# [INFORMATION SHOWN]
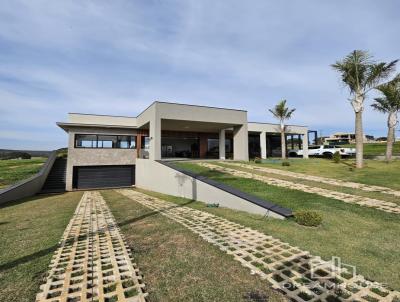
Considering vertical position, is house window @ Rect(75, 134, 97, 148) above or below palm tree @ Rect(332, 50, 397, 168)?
below

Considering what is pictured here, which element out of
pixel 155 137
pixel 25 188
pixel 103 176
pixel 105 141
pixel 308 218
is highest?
pixel 105 141

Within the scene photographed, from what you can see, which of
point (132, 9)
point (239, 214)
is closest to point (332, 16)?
point (132, 9)

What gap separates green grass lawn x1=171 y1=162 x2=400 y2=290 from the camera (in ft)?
12.8

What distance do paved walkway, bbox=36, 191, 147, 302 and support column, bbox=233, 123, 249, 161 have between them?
52.9 ft

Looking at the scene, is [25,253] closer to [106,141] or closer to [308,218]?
[308,218]

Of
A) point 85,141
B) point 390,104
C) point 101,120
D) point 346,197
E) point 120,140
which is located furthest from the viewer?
point 120,140

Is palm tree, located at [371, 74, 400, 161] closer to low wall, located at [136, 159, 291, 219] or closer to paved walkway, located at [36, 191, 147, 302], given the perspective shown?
low wall, located at [136, 159, 291, 219]

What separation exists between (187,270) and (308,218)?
13.1 feet

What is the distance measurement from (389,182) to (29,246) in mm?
15170

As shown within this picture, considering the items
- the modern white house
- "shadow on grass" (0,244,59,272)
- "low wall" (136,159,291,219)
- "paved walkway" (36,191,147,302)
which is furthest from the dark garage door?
"shadow on grass" (0,244,59,272)

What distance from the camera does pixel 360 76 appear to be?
52.2ft

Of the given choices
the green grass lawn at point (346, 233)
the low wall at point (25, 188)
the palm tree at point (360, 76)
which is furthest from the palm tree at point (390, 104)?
the low wall at point (25, 188)

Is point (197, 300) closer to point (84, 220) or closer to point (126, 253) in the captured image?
point (126, 253)

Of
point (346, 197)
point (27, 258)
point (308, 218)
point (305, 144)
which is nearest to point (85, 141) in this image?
point (27, 258)
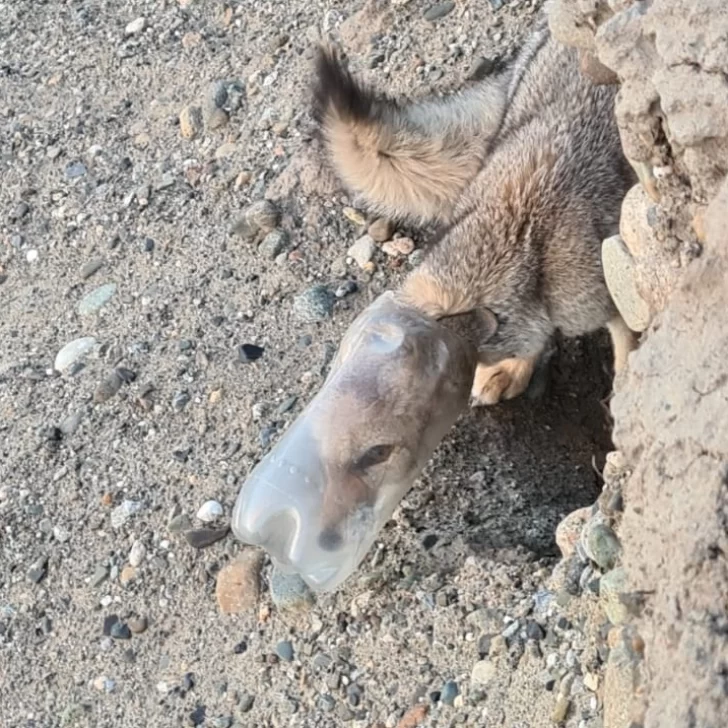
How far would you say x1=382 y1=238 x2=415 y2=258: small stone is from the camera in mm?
3761

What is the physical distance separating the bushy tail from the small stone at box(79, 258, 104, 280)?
0.79m

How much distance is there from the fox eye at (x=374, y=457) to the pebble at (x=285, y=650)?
43 centimetres

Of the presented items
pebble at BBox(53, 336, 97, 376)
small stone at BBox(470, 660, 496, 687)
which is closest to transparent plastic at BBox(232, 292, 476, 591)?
small stone at BBox(470, 660, 496, 687)

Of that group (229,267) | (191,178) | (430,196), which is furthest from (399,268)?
(191,178)

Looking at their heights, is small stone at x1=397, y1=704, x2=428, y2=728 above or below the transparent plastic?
below

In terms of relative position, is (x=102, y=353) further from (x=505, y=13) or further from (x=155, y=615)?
(x=505, y=13)

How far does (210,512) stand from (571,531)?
0.99m

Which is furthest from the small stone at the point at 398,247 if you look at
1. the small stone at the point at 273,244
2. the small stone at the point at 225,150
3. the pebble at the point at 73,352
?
the pebble at the point at 73,352

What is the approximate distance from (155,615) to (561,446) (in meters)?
1.05

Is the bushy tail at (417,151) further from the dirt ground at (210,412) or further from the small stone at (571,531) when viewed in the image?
the small stone at (571,531)

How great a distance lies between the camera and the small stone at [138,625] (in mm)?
3252

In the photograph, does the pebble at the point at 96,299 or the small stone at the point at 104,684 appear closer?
the small stone at the point at 104,684

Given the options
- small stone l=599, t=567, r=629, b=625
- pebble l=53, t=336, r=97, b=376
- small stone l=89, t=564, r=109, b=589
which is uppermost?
small stone l=599, t=567, r=629, b=625

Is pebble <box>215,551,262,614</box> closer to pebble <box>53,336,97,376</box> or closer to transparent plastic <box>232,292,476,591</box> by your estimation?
transparent plastic <box>232,292,476,591</box>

# [TASK GOAL]
Convert the records, from the line containing "How great a" through the end of the records, into a Markdown table with the columns Row and Line, numbering each line and leaving out blank lines.

# [OUTPUT OF THE EXERCISE]
| Row | Line |
|---|---|
| 1 | How great a distance lies between the camera and the small stone at [138,625] (in mm)? |
| 2 | 3252 |
| 3 | In the photograph, does the pebble at the point at 96,299 or the small stone at the point at 104,684 appear closer? |
| 4 | the small stone at the point at 104,684 |
| 5 | Given the options |
| 6 | - small stone l=599, t=567, r=629, b=625 |
| 7 | - pebble l=53, t=336, r=97, b=376 |
| 8 | - small stone l=89, t=564, r=109, b=589 |
| 9 | which is uppermost? |
| 10 | small stone l=599, t=567, r=629, b=625 |
| 11 | Is pebble <box>215,551,262,614</box> closer to pebble <box>53,336,97,376</box> or closer to transparent plastic <box>232,292,476,591</box> by your estimation? |
| 12 | transparent plastic <box>232,292,476,591</box> |